──────── Document passage ────────
692 F.2d at 217. Thus, while there was no request for recognition of a separate tort for spoliation, the First Circuit recognized the existence of alternative remedies for such conduct.

The Maine Rules of Civil Procedure provide remedies for egregious discovery violations in Rule 37. The sanctions available under Rule 37 would require that the victimized party first file a motion compelling production of the evidence, so that the failure to produce the evidence is in actually a failure to comply with a discovery order under M.R. Civ. P. 37(b). So postured, the sanctions can include treating the failure to comply as contempt of court, as well as establishing as true whatever fact(s) the moving party sought to prove through the spoliated evidence, M.R.Civ.P. 37(b)(2)A), preventing the spoliating party from contradicting certain evidence with proof of its own, M.R. Civ. P. 37(b)(2)(B), and dismissing all or part of the spoliating party’s case, M.R. CIV. P. 37(b)(2)(C). Of course, these sanctions would apply to parties in existing litigation, and leave unremedied the spoliation of evidence by third-parties.

Defending your case in Maine

If you are presented with a case of spoliation, in addition to requesting remedies under the federal and state civil rules, and trying your luck with the tort of spoliation, you can consider an alternative: breach of contract.

Assuming, of course, that you can prove that you or your client specifically demanded that the evidence be preserved and the other party agreed to do so, you need not need to rely solely on tort law or the civil rules for your remedy.
──────── Extracted entries ────────
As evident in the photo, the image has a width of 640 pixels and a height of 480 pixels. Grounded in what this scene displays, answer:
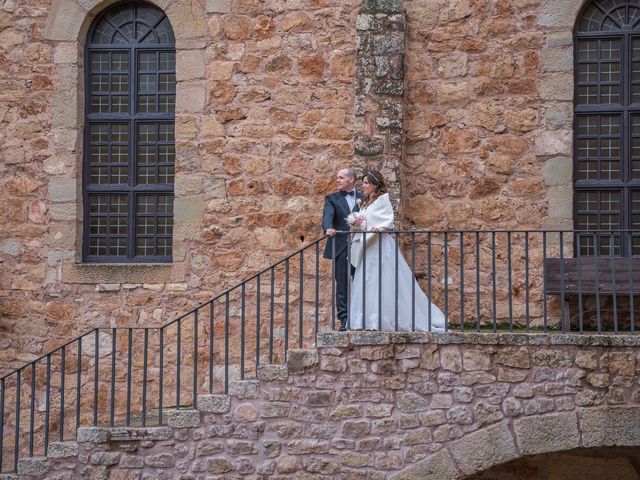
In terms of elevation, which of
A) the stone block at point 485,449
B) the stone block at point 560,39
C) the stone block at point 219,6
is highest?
the stone block at point 219,6

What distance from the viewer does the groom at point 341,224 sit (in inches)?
378

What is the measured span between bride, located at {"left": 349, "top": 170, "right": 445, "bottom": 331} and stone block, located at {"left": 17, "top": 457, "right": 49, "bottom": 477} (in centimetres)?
289

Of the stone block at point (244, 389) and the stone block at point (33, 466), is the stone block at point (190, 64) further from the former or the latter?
the stone block at point (33, 466)

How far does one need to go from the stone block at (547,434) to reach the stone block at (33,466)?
4000mm

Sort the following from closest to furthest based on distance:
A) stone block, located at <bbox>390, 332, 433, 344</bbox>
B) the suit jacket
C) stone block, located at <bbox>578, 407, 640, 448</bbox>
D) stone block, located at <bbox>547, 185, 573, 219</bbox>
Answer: stone block, located at <bbox>578, 407, 640, 448</bbox>, stone block, located at <bbox>390, 332, 433, 344</bbox>, the suit jacket, stone block, located at <bbox>547, 185, 573, 219</bbox>

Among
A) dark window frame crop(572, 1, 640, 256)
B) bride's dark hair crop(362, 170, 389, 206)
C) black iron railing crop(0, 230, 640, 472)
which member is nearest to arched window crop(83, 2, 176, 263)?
black iron railing crop(0, 230, 640, 472)

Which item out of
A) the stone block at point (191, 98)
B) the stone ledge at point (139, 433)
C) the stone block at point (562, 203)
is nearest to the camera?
the stone ledge at point (139, 433)

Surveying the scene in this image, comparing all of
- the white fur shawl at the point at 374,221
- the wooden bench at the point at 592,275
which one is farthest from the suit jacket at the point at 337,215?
the wooden bench at the point at 592,275

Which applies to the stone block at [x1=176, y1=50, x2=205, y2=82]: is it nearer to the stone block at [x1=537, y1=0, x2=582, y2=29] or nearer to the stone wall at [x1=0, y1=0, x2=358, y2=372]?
the stone wall at [x1=0, y1=0, x2=358, y2=372]

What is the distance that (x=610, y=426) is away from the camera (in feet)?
28.2

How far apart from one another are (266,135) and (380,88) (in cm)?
134

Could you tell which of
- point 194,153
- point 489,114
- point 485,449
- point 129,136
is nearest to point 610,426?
point 485,449

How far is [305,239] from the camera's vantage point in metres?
11.1

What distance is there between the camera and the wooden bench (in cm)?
935
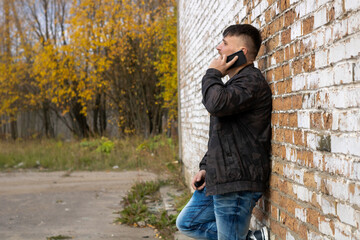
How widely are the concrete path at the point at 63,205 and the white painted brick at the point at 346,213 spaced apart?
381 centimetres

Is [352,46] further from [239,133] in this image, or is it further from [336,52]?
[239,133]


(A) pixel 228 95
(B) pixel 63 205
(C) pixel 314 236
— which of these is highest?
(A) pixel 228 95

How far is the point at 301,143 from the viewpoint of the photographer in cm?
242

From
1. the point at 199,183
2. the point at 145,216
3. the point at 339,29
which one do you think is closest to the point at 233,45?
the point at 339,29

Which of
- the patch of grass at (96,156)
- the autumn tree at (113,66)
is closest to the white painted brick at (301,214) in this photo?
the patch of grass at (96,156)

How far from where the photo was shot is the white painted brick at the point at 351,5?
69.2 inches

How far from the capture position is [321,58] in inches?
83.4

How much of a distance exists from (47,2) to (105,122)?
19.1 feet

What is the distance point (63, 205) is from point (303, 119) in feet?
19.4

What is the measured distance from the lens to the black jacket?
2.63 m

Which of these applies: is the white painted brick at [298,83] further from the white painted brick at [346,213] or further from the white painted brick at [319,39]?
the white painted brick at [346,213]

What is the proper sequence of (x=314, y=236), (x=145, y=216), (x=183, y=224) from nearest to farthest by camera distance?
(x=314, y=236), (x=183, y=224), (x=145, y=216)

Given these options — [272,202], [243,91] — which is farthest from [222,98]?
[272,202]

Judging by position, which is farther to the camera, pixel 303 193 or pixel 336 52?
pixel 303 193
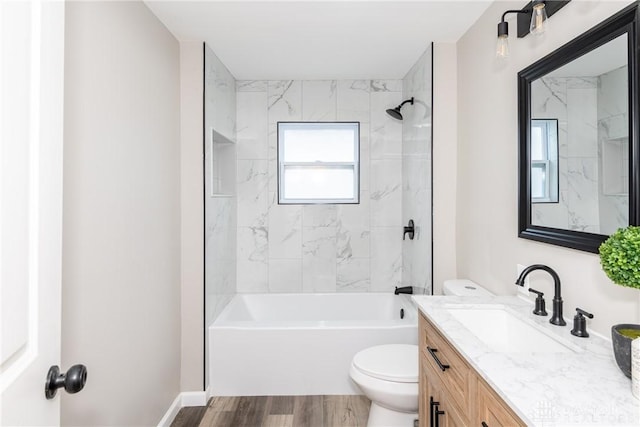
────────
▶ **Actions to take**:
[A] Reproduce the spoliation passage word for word, between "692 F.2d at" and "for such conduct.", inclusive.
[B] List every sanction the spoliation passage names as available under Rule 37.

▶ **Answers to the exercise**:
[A]
692 F.2d at 217. Thus, while there was no request for recognition of a separate tort for spoliation, the First Circuit recognized the existence of alternative remedies for such conduct.

[B]
- Treating the failure to comply as contempt of court
- Establishing as true whatever fact(s) the moving party sought to prove through the spoliated evidence
- Preventing the spoliating party from contradicting certain evidence with proof of its own
- Dismissing all or part of the spoliating party's case